→ **Text**
------------------------------------------------------------
IN THE HIGH COURT OF SOUTH AFRICA

GAUTENG LOCAL DIVISION, JOHANNESBURG

CASE NO: 14824/2015

DATE: 06 MAY 2016

In the matter between:

Oosthuizen, Kennith Martin....................................................................................................Applicant

And

Metsep SA (Pty) Ltd.....................................................................................................First Respondent

Whelan, David Michesl Joseph................................................................................Second Respondent

Watchorn, Robert Patrick..........................................................................................Third Respondent

Miwac (Pty) Ltd........................................................................................................Fourth Respondent

JUDGMENT

Van der Linde, J:

[1]    This is an application for payment of a portion of the purchase price that will become owing by the second and third respondents to the applicant in terms of a written settlement agreement. That agreement provides, in the main, for the sale by the applicant of his shares in the first respondent to the second and third respondents, to whom I shall refer simply as “the purchasers.” (I will therefore, to keep the reading coherent, refer to the applicant as “the seller”).

[2]    The agreement provides for a mechanism whereby the purchase price will be fixed. That mechanism has not yet run its course; in fact, the parties are agreed that the issue of the determination of the purchase price payable should be referred to the trial court. Such an order is made at the end of this judgement.

[3]    At issue now is whether the seller is entitled to payment of a portion of the purchase price which, on the seller’s case, is undisputed. The purchasers dispute this.  They say that for so long as the entire price for the shares has not been determined, no portion of it at all is due and payable.  They point to the written agreement and its Shifren[1] clause and they say there is no provision for part-payment, as is effectively contended for by the seller.

[4]    The seller’s answer to this contention is that his case is not founded on the written agreement; rather, his case is founded on the affidavits in this application, from which it appears that it is undisputed that the purchase price, undetermined as it is, can never be less than R8 725 500. That being so, according to the argument, the seller is entitled now to judgment in this amount, on account of the purchase price.

[5]    The issue in this application is whether that argument is sound.[2]

[6]    In principle, the seller’s argument is unassailable. Parties have always been free to decide to perform their obligations in a particular way; and if they will have done so, it is not open to the other side afterwards to contend that the contract was not strictly performed in accordance with its letter.[3]

[7]    Moreover, Shifren is not offended if in terms of a collateral agreement the purchaser decides to make to the seller, on account of the purchase price, a down-payment. The only proviso is that the terms of the collateral agreement should not offend the terms of the written (main) agreement.

[8]    Our courts have often enforced undertakings to pay in their terms, irrespective of whether there was an enforceable underlying causa.[4] The undertaking itself becomes the causa, because it itself is held, if the facts sustain it, to be a contract deliberately entered into. But is has to be a contract deliberately entered into by the parties with the intention to be bound by its terms.

[9]    Cameron, J (writing for the Constitutional Court) put the issue this way:[5]

Did the 2008 notice give rise to an enforceable undertaking?

[30] The 2008 notice clearly constituted an undertaking by the department to pay the schools, to which the notice was directed, the approximate amounts set out in it. In argument, counsel for the respondents confirmed that the undertaking was given with an intention to honour its terms. This is undoubtedly correct. The question is whether the courts can enforce the undertaking, or any part of it.
------------------------------------------------------------
→ **Data extract**
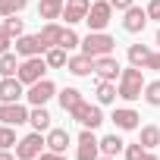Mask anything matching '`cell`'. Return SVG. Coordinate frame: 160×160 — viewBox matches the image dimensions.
------------------------------------------------------------
→ **The exercise**
In the judgment, what minimum amount does the seller say the purchase price can never fall below?

→ **Reply**
R8 725 500